**Directive:** Swap "zpool2" for "tank" in the ZFS pool output, and write out everything from "Ultra60/root# time zpool attach zpool2 c8t0d0" down to "resilver to complete.".
___ Page text ___
Ultra60/root# time zpool attach zpool2 c5t0d0s0 c8t0d0
real    0m21.39s
user    0m0.73s
sys     0m0.55s

Ultra60/root# time zpool attach zpool2 c8t0d0 c9t0d0

real    1m27.88s
user    0m0.77s
sys     0m0.59s
Ultra60/root# zpool status
  pool: zpool2
 state: ONLINE
status: One or more devices is currently being resilvered.  The pool will
        continue to function, possibly in a degraded state.
action: Wait for the resilver to complete.
 scrub: resilver in progress for 0h1m, 0.00% done, 1043h38m to go
config:

        NAME          STATE     READ WRITE CKSUM
        zpool2        ONLINE       0     0     0
          mirror      ONLINE       0     0     0
            c4t0d0s0  ONLINE       0     0     0
            c5t0d0s0  ONLINE       0     0     0
            c8t0d0    ONLINE       0     0     0  42.1M resilvered
            c9t0d0    ONLINE       0     0     0  42.2M resilvered

errors: No known data errors
The second drive took more time to add, since the first drive was in the process of resilvering. After waiting awhile, the estimates get better. Adding additional pair to the existing pair, to make a 4 way mirror completed in not muchlonger than it took to mirror a single drive - partially because each drive is on a dedicated USB port and the drives are split between 2 PCI buses.
Ultra60/root# zpool status
  pool: zpool2
 state: ONLINE
status: The pool is formatted using an older on-disk format.  The pool can
        still be used, but some features are unavailable.
action: Upgrade the pool using 'zpool upgrade'.  Once this is done, the
        pool will no longer be accessible on older software versions.
___ Data excerpts ___
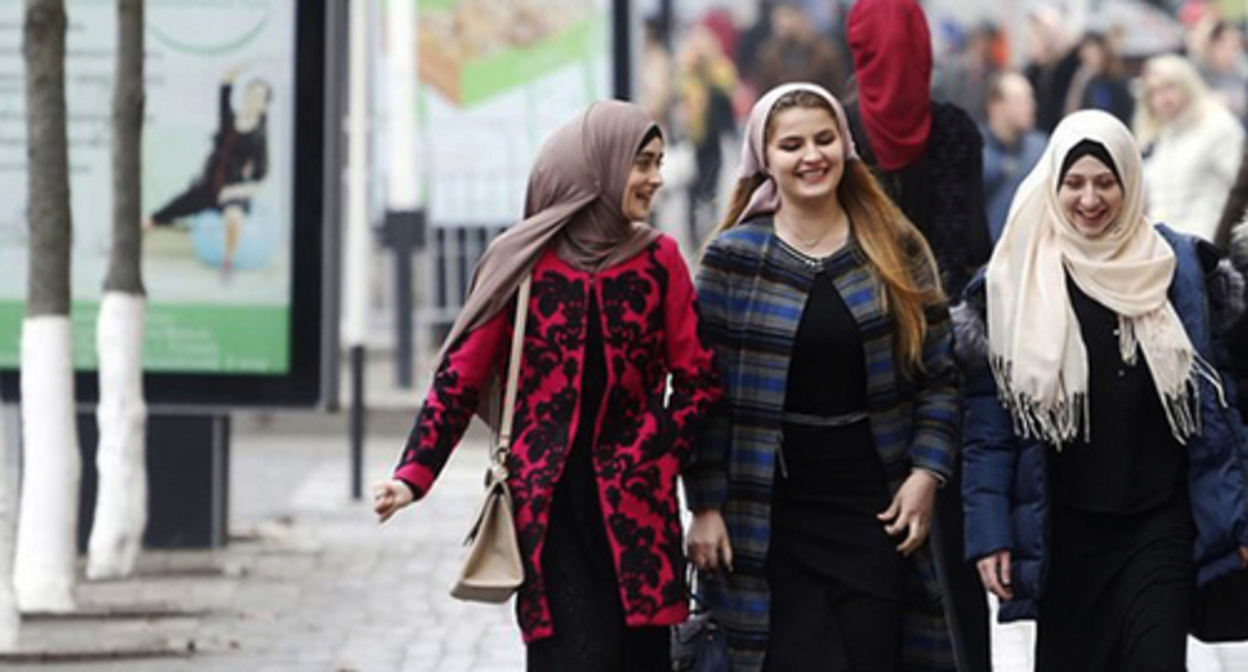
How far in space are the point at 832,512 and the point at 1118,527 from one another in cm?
___
___ Data excerpts ___
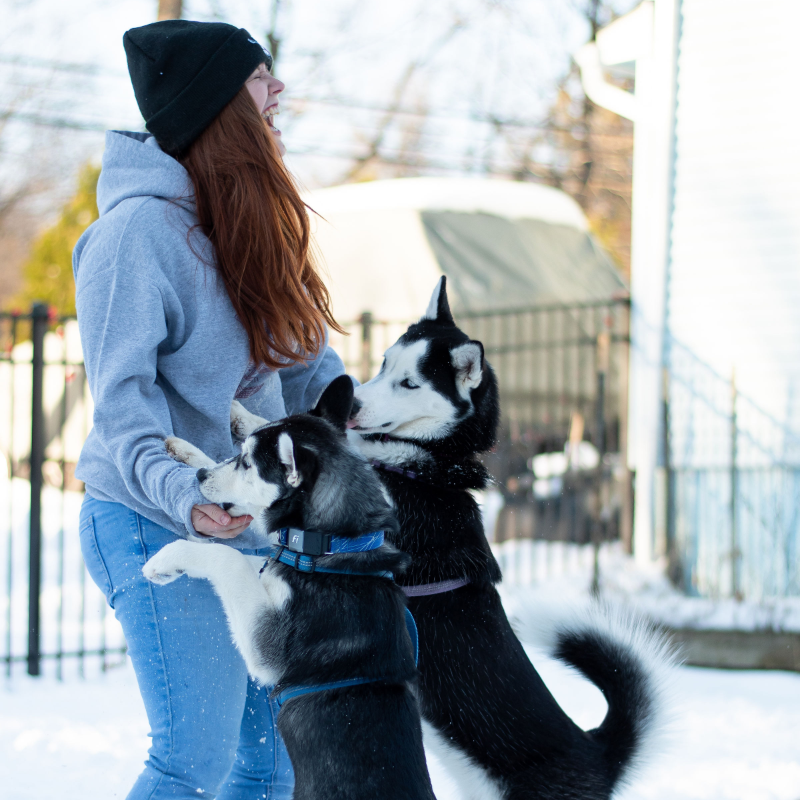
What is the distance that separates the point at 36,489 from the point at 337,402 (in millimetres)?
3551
___
___ Data excerpts ___
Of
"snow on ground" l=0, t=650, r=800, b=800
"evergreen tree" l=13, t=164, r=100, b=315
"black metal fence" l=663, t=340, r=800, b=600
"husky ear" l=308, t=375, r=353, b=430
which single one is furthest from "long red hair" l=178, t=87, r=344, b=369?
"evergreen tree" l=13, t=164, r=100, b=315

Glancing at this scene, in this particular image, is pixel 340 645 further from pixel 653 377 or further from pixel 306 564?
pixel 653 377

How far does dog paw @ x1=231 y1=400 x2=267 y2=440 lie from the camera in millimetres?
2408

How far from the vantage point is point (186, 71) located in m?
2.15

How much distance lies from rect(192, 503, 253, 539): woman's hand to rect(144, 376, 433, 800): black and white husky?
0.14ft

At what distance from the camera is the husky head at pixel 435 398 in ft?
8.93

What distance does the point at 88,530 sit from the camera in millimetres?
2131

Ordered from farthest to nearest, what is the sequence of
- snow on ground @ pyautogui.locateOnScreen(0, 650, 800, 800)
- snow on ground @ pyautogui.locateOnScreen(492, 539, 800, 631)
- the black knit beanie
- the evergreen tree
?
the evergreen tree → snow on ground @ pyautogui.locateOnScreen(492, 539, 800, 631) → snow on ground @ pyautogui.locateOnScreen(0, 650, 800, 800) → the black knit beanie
___
**Reply to the task:**
Ultra60/root# time zpool attach tank c8t0d0 c9t0d0

real    1m27.88s
user    0m0.77s
sys     0m0.59s
Ultra60/root# zpool status
  pool: tank
 state: ONLINE
status: One or more devices is currently being resilvered.  The pool will
        continue to function, possibly in a degraded state.
action: Wait for the resilver to complete.